OpenAI has introduced the option of fine-tuning for GPT-3.5 Turbo, enabling artificial intelligence (AI) developers to enhance performance on specific tasks using dedicated data. However, developers have expressed criticism as well as excitement for the development.
OpenAI clarified that through the process of fine-tuning, developers can customize the capabilities of GPT-3.5 Turbo according to their requirements. For example, a developer could fine-tune GPT-3.5 Turbo to create customized code or proficiently summarize legal documents in German, using a dataset sourced from the client’s business operations.
You can now fine-tune GPT-3.5-Turbo!
Seems like inference is significantly more expensive (8x more) though.
My guess is that anyone with the ability to deploy their own models won’t be swayed by this. https://t.co/p2LbSq4D2H
— Mark Tenenholtz (@marktenenholtz) August 22, 2023
The recent announcement has sparked a cautious response from developers. A comment attributed to an X user named Joshua Segeren says that while the introduction of fine-tuning to GPT-3.5 Turbo is intriguing, it’s not a comprehensive fix. Based on his observations, improving prompts, employing vector databases for semantic searches, or transitioning to GPT-4 often yield better results than custom training. Furthermore, there are factors to consider like setup and ongoing maintenance costs.
The foundational GPT-3.5 Turbo models commence at a rate of $0.0004 per 1,000 tokens (the fundamental units processed by extensive language models). However, the refined versions through fine-tuning carry a higher cost of $0.012 per 1,000 input tokens and $0.016 per 1,000 output tokens. Additionally, an initial training fee linked to data volume applies.
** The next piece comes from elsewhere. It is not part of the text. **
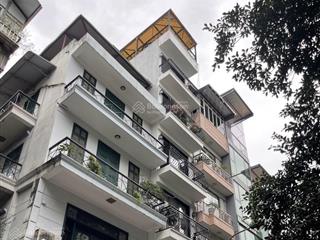 Siêu đẹp  mặt phố  yên phụ 70/75m, 8 tầng , mặt tiền 3.5m, 42 tỷ tây hồ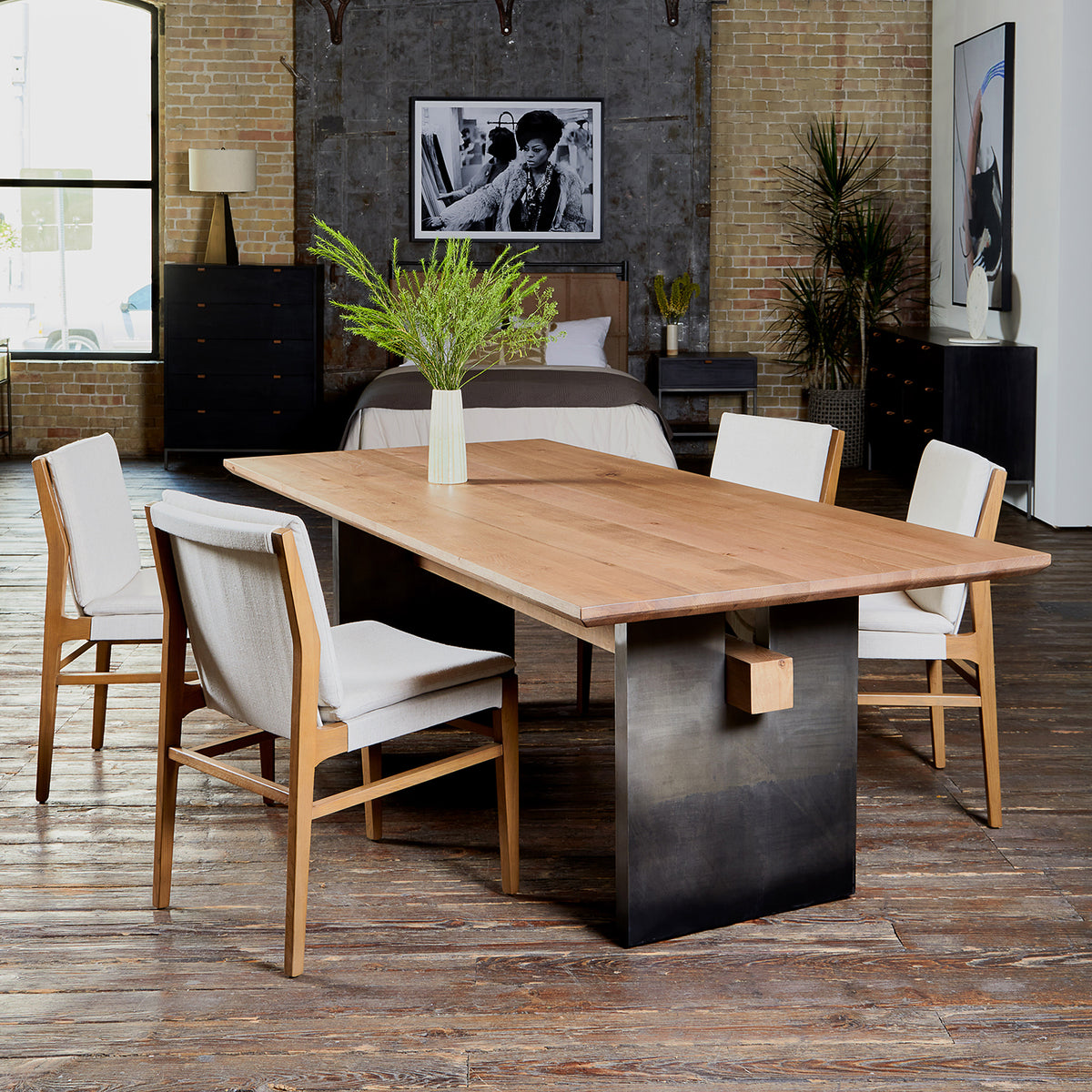 Four Hands Aya Dining Chair Set of 2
This feature holds significance for enterprises and developers aiming to construct personalized user interactions. For instance, organizations can fine-tune the model to harmonize with their brand’s voice, ensuring that the chatbot exhibits a consistent personality and tone that complements the brand identity.
In ensuring responsible use of the fine-tuning facility, the training data used for fine-tuning undergoes scrutiny via their moderation API and the GPT-4 powered moderation system. This is done to maintain the security attributes of the default model throughout the fine-tuning procedure.
The system strives to detect and eliminate potentially unsafe training data, thereby ensuring that the refined output aligns with OpenAI’s established security norms. It also means that OpenAI has a certain level of control over the data that users input into its models.